Open filbranden opened 5 years ago
The testing introduced in #2014, which runs on Travis-CI, which happens to use Ubuntu Xenial, which includes systemd v229 (much older than the one I was testing with) made it clear that it's hard to have libcontainer make a heavier use of systemd properties in StartTransientUnit while maintaining compatibility with older versions of systemd, which is an objective to be preserved.
So I'm changing my approach slightly here. Instead of refactoring the current code, I'll write a new implementation that works in unified cgroup hierarchy only and then use that code only when unified cgroup hierarchy is detected, falling back to the current code in case the hybrid or legacy hierarchy is in use.

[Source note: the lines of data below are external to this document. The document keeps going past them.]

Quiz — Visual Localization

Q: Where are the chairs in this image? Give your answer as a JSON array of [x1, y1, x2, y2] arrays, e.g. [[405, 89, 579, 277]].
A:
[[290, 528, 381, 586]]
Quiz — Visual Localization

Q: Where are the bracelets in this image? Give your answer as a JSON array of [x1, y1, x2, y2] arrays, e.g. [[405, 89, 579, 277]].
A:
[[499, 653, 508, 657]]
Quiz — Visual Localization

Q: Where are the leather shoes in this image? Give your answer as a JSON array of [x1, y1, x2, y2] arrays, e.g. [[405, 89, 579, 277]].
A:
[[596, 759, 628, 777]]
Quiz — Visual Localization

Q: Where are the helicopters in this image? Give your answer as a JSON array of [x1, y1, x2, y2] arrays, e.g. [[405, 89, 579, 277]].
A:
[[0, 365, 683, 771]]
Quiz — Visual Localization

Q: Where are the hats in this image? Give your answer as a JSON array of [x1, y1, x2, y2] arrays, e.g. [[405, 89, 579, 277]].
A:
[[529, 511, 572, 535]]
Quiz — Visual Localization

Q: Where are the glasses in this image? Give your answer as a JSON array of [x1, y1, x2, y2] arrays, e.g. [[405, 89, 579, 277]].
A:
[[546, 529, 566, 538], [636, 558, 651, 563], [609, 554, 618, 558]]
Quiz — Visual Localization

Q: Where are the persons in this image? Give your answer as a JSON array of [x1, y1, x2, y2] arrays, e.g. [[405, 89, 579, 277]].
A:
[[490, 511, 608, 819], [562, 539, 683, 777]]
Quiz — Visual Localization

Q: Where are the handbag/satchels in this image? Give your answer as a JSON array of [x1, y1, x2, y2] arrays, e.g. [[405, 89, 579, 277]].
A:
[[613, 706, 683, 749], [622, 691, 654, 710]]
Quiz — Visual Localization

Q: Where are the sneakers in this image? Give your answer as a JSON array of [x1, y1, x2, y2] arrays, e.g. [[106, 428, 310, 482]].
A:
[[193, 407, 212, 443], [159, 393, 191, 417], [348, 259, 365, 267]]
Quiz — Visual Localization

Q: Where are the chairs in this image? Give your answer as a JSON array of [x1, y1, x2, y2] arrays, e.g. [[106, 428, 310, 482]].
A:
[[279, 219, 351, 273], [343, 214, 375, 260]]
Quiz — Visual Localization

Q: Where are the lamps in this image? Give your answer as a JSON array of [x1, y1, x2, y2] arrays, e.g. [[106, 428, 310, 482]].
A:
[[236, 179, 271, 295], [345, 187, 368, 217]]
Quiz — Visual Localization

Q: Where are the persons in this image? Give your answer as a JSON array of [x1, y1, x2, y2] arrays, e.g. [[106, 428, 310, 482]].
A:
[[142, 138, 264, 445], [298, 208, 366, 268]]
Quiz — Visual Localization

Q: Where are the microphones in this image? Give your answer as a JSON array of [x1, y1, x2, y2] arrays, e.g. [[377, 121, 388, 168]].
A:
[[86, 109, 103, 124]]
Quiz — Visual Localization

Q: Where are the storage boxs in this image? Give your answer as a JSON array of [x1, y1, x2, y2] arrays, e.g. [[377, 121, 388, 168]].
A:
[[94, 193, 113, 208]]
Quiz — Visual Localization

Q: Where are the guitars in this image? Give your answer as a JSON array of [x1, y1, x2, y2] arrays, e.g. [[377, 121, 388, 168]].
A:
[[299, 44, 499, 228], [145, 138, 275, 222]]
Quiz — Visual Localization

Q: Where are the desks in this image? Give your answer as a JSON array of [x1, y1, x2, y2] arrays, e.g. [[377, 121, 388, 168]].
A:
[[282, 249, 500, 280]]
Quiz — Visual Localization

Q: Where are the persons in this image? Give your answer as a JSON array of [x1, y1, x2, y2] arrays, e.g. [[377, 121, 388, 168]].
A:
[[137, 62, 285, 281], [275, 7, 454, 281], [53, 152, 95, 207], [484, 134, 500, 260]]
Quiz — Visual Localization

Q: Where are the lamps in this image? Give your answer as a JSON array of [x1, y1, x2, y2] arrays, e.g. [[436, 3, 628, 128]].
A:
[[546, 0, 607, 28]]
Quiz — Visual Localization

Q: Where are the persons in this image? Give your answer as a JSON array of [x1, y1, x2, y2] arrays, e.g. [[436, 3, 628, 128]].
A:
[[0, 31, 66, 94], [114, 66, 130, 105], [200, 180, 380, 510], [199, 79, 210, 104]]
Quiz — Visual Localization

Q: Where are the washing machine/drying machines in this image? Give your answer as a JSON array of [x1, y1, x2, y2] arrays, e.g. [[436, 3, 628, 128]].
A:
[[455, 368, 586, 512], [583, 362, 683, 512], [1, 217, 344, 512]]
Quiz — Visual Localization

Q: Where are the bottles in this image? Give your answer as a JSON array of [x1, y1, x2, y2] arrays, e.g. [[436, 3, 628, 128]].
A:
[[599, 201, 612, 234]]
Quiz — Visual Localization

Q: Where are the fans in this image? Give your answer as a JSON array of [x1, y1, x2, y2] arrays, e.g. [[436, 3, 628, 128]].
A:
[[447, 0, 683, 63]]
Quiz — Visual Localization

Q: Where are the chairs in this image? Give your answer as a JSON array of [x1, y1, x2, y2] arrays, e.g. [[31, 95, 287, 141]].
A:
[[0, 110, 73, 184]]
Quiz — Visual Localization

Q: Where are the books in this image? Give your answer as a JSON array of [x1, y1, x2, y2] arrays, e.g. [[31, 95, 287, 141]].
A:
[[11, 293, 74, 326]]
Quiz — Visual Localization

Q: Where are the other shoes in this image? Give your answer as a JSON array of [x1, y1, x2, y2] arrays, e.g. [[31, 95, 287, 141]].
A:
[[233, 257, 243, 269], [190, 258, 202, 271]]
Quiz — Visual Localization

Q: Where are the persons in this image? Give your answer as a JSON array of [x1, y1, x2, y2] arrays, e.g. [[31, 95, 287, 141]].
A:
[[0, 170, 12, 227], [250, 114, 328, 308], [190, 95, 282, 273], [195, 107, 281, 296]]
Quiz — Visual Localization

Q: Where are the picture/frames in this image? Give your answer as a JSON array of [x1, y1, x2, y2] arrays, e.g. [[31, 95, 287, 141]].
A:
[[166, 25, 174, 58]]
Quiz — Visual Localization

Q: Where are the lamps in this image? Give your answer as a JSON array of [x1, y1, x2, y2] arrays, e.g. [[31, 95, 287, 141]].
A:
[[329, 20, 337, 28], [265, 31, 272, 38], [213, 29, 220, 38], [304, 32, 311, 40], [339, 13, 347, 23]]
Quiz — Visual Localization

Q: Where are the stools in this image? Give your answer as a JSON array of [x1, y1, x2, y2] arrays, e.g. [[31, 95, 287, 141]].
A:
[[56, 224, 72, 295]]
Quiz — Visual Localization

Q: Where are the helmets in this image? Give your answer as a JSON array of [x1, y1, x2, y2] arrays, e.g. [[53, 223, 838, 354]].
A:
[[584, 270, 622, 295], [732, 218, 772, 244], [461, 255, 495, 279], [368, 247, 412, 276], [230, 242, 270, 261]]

The issue with backward compatibility of properties is still a relevant issue, so I opened issue systemd/systemd#12460 requesting a better solution for that. True, that will only be available in systemd v243 or v244, but since no mainstream Linux distributions have switched to using unified hierarchy by default yet and by the time they do they'll probably have a systemd version that includes that code, we should be OK (in any case, the libcontainer code will implicitly check that a systemd version that includes that feature will be running, so while "unified cgroup hierarchy" is the trigger, there are other components that need to be in place for this all to work correctly.)
This also helps answer the question of having all the features supported in the cgroup2 mode (such as cpuset and freezer cgroup), since we will only activate the new implementation once all the components are in place (kernel 5.2 for freezer support in cgroup2, systemd v244 or maybe v245 to include the D-Bus RPCs to expose cpuset and freezer, etc.) Again, using "unified cgroup hierarchy" as the trigger, but knowing there are more dependencies that need to be in place for that to work.
So I'll close #1991 for now, since the final approach will be different. I opened #2047 to push the constructor of the systemd cgroup driver into the systemd module itself, that way when there are two separate implementations of it (one for "legacy" and another for "unified"), that point can serve as detection to make the decision.
Thanks! Filipe
What's the next step?
@filbranden For unified mode, I think we only care really recent version of systemd. Maybe #1991 can be reopened?
I'm opening this issue to track improvements on systemd cgroup driver I and some others are working on.
The main motivations to improve the systemd cgroup driver are:
It's a path towards cgroupv2 support, since what the systemd API exports matches the feature set from cgroupv2. systemd also supports three hierarchies ("legacy", "hybrid" and "unified") to support Linux distributions and administrators in making a gradual migration to v2.
To support the "rootless" efforts, of running a container manager without root privileges. Projects such as usernetes are making strides in that direction. They rely on using systemd to manage cgroups, since writing to the cgroup tree directly would require root privileges.
To minimize future breakage with changes to kernel implementation and systemd versions. The systemd API encoding cgroupv2 attributes is expected to be stable and to be maintained even if future changes get introduced. New restrictions may start being imposed, to ensure the hierarchy works as expected (non-authoritative agents shouldn't be able to "hijack" resources from the machine), doing delegation correctly is a key step in preventing DoS attacks through the cgroup tree.
The steps I have in mind for this series of refactorings is:
Support working under an unified hierarchy. I have a branch which does most of that (assuming step 1 has been addressed, I'm taking some shortcuts there.) Setting properties goes through systemd, so paths don't matter there. Reading stats goes through the tree, but it's easy to detect which hierarchy is in use and to adjust paths to match the correct one.
Create sub-cgroups of a delegated systemd scope, to pass it to containers. This follows the recommendations from systemd, which are also based on the cgroupv2 implementation (particularly the workings of
cgroup.subtree_control
), so having libcontainer support this delegation protocol would definitely be advantageous.One large concern here is testing. I was talking to @mrunalp about this and he offered to help. Since running this setup on a container can be challenging, he suggested using an external test runner, possibly monitoring GitHub PRs and reporting changes back to GitHub. We'll be working on this testing and will report back here when we have more details. (We might open separate issues to track testing on systemd as well.)
I'm planning to join the OCI call on Wednesday March 13th (also to discuss related opencontainers/runtime-spec#1005 and opencontainers/runtime-spec#1002), so I'm happy to talk more about this libcontainer systemd cgroup driver improvement proposal.